Kira-kira pada waktu itu, orang-tua kami berpisah, maka saya dan Ibu membangun sebuah rumah trailer dan mulai merintis bersama-sama. Lalu timbul Depresi Besar di Amerika Serikat. Melanjutkan kegiatan sebagai perintis merupakan tantangan yang cukup besar, namun kami bertekad untuk tidak berhenti. Kami menukar lektur Alkitab dengan ayam, telur, dan hasil kebun, serta barang-barang seperti baterai tua dan rongsokan aluminium. Baterai dan aluminium itu kami jual untuk membeli bensin dan menutupi pengeluaran lainnya. Saya juga belajar melumasi mobil dan mengganti oli untuk menghemat uang. Kami melihat bahwa Yehuwa, selaras dengan janji-Nya, membuka jalan untuk membantu kami mengatasi rintangan.​—Matius 6:​33.

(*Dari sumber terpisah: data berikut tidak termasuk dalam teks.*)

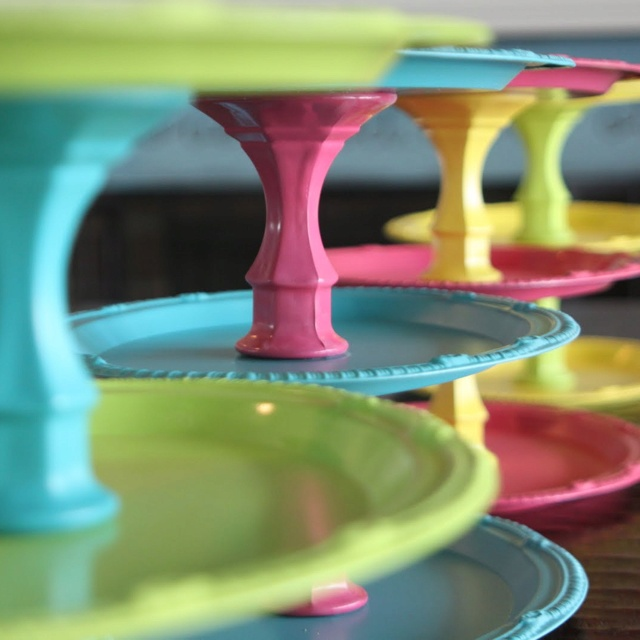 A carnival of color! DIY with Dollar Store finds. Serving plates or dinner plates and pillar candle holders. Paint the color of your choice, let dry for up to 4 hours, glue three plates to two candle holders together separating each plate.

Bertugas Sebagai Utusan Injil

Pada tahun 1946, saya diundang mengikuti kelas ketujuh Sekolah Alkitab Gilead Menara Pengawal, yang berlokasi di dekat South Lansing, New York. Pada waktu itu, saya dan Ibu telah merintis bersama selama lebih dari 15 tahun, namun ia tidak pernah berniat mencegah saya menerima pelatihan untuk kegiatan utusan injil. Jadi, ia mendukung saya untuk menerima hak istimewa mengikuti Sekolah Gilead. Setelah lulus, Martha Hess dari Peoria, Illinois, menjadi rekan saya. Kami, bersama dua saudari lain, ditugaskan ke Cleveland, Ohio, selama setahun sambil menunggu tugas ke luar negeri.

Tugas itu tiba tahun 1947. Saya dan Martha ditugaskan ke Hawaii. Karena mudah untuk berimigrasi ke kepulauan ini, Ibu datang dan tinggal dekat kami di kota Honolulu. Kesehatannya memburuk, maka, selain melakukan kegiatan utusan injil, saya juga membantu Ibu. Saya merawatnya hingga ia meninggal di Hawaii pada tahun 1956, pada usia 77 tahun. Sewaktu kami tiba, ada sekitar 130 Saksi-Saksi di Hawaii, namun ketika Ibu meninggal, ada lebih dari seribu, dan tidak dibutuhkan lagi utusan injil.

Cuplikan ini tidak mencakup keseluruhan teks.